Kelsey Montague Art’s Wings- Where they came from…

Kelsey’s first set of wings in NYC 6 years ago. Wings inspired by her grandpa.


Kelsey’s sister Courtney here. I wanted to share a bit about where Kelsey’s wings come from. A lot of people have asked, over the years, about why Kelsey did that first set of wings in NYC (see above photo with the incredible Taylor Swift). Kelsey and I didn’t initially realize why she was so drawn to draw wings until many months after we started. Here’s the story…

Kelsey and I grew up in an art focused family. Our mom, grandpa, uncle and great grandpa were all artists. Our grandfather was a water-color artist. Known for his stunning paintings of landscapes and specifically birds. He taught our Mom and our childhood home has always been filled with art. When we were kids we can remember going on a gallery road-trip tour with my Mom and Grandpa throughout the mid-west. Mom and Grandpa were showing their work at galleries throughout the center of America and as kids we used to play behind the easels and sneak coca-cola from the catering staff.

Our Mom’s work is feminine, graceful, beautiful and sometimes quirky. Mom won a prestigious award for this piece called ‘Get off my back.’

An ode to her sense of humor and artistic prowess.

Unique and beautiful art always graced every wall of our house. We were privileged to grow up in a house that respects art. I grew up watching my dad brag about his brilliant, artistic wife and watching my Mom cultivate the talent my sister exhibited at an early age. My talent, for business and for people, was also always encouraged. And investing it, as I have in my later years, in furthering my sisters reach as a genius artist seemed a natural transition for me. Something that was only possible because of our parents encouragement, love and support.

As kids when we weren’t roaming galleries or making up stories about who exactly lived in the ‘Get off my back’ painting town, Kelsey and I were roaming our Grandfather’s art studio and looking for birds. His watercolor style was much more masculine, realistic and classic. He hid a bird in almost every piece he did. To him birds were a testament to his Christianity. Birds represented God, freedom, love and faith.

Kelsey and I would compete in his studio. Who found the bird in a painting first? How many total birds could we find? We would also sit and admire his expensive paint brushes. Careful not to touch them. Even when arthritis made it impossible for him to paint they were still sacred. Still an extension of the man who’s faith and art grounded 2 generations of our family.

Grandpa ultimately died of a stroke. But I know that he waited for me. Or maybe God waited for me…

I had been living abroad, I moved home to Colorado and the next day he was in the hospital in a coma. I got to say goodbye to him alongside Kelsey. In fact he stuck around for 12 hours. A steady stream of people came to say their farewells.
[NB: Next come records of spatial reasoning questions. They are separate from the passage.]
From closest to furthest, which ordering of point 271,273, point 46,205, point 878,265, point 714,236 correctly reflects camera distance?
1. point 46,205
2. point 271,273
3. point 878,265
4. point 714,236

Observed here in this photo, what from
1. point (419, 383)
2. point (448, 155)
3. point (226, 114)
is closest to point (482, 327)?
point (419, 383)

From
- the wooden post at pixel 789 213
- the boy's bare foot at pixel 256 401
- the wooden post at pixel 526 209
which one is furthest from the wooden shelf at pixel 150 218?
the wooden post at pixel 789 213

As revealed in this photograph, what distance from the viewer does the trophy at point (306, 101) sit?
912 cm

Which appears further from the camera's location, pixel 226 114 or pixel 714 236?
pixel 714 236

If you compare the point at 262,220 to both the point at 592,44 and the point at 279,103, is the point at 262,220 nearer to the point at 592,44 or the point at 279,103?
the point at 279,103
Kelsey and I both got to be with him when he took his last breath, in a ‘coma’ but with tears streaming down his face.

Nearly a decade later Kelsey was given the chance to paint on a large rotating art wall in NYC and she chose wings. She wanted people to feel like they were in flight. Like they were strong and free and beautiful and powerful. Kelsey drew the piece (I stayed on the sidelines, prepped paint and chatted with New Yorkers as she worked) and immediately people responded. We were still working on the piece when people started posing and taking pictures and hugging Kelsey. And then, a week later, Taylor Swift saw them, something spoke to her so she posed with them and posted them on Instagram. And our business bloomed.

We both know that the faith of our grandfather is the reason we are here, living out our dream of creating art to uplift people around the world. And why are we so drawn to wings? Why does Kelsey intuitively understand a million ways to place a feather or sketch the bone of a bird in flight? It’s because of Jack Rankin. He stoked the artistic flame of his daughter, Linda Montague, who then raised and trained Kelsey Montague. Three generations of brilliant artists have come together in the genius art that flows from my sister on to street art walls around the world.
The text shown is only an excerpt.